Required task
Rewrite the items below with each "billiard ball" replaced by "pool ball", keeping everything else the same.

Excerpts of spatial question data
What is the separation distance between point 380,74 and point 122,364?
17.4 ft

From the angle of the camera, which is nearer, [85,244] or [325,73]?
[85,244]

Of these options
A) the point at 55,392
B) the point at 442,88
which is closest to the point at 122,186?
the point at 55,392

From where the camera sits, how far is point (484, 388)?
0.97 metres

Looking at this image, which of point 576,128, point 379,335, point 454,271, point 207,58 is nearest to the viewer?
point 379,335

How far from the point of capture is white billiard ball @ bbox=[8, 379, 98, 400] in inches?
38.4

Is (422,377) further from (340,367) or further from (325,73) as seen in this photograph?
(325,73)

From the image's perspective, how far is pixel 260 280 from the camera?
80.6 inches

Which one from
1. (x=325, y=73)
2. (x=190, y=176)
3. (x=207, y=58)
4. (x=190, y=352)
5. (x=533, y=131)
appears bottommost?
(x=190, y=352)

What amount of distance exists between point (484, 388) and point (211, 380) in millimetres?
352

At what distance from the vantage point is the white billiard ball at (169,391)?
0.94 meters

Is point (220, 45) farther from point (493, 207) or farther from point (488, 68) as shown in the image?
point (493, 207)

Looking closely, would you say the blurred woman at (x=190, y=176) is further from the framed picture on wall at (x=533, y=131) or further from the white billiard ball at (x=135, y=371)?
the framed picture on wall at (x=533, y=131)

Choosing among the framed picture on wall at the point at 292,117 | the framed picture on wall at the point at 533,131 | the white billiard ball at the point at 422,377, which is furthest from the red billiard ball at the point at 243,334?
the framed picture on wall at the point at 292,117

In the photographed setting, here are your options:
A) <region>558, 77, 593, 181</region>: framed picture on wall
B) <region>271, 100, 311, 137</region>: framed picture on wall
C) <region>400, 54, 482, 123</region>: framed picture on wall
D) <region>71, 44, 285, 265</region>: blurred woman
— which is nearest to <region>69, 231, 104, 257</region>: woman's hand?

Completed task
What is the separation distance between point 380,74 and point 122,364?
17.4 ft

From the angle of the camera, which is nearer, [85,244] or [325,73]?
[85,244]

Of these options
A) the point at 55,392
B) the point at 442,88
which is closest to the point at 122,186?
the point at 55,392

From where the camera sits, how far is point (484, 388)?
0.97 metres

Looking at this image, which of point 576,128, point 379,335, point 454,271, point 207,58 is nearest to the viewer?
point 379,335

How far from the point of capture is white pool ball @ bbox=[8, 379, 98, 400] in inches?
38.4

Is (422,377) further from (340,367) or further from (325,73) as seen in this photograph?
(325,73)

From the image's perspective, how far is pixel 260 280 from the camera?
80.6 inches

Which one from
1. (x=325, y=73)
2. (x=190, y=176)
3. (x=207, y=58)
4. (x=190, y=352)
5. (x=533, y=131)
appears bottommost?
(x=190, y=352)

What amount of distance exists between point (484, 388) and point (211, 380) in millimetres?
352

At what distance from the vantage point is the white pool ball at (169,391)?
0.94 meters

Is point (220, 45) farther from point (493, 207) or farther from point (488, 68) as shown in the image?
point (493, 207)

Looking closely, would you say the blurred woman at (x=190, y=176) is further from the framed picture on wall at (x=533, y=131) or further from the white pool ball at (x=135, y=371)?
the framed picture on wall at (x=533, y=131)

Choosing among the framed picture on wall at the point at 292,117 | the framed picture on wall at the point at 533,131 | the white pool ball at the point at 422,377, which is furthest from the red pool ball at the point at 243,334?
the framed picture on wall at the point at 292,117

In the photographed setting, here are your options:
A) <region>558, 77, 593, 181</region>: framed picture on wall
B) <region>271, 100, 311, 137</region>: framed picture on wall
C) <region>400, 54, 482, 123</region>: framed picture on wall
D) <region>71, 44, 285, 265</region>: blurred woman
— which is nearest to <region>69, 231, 104, 257</region>: woman's hand?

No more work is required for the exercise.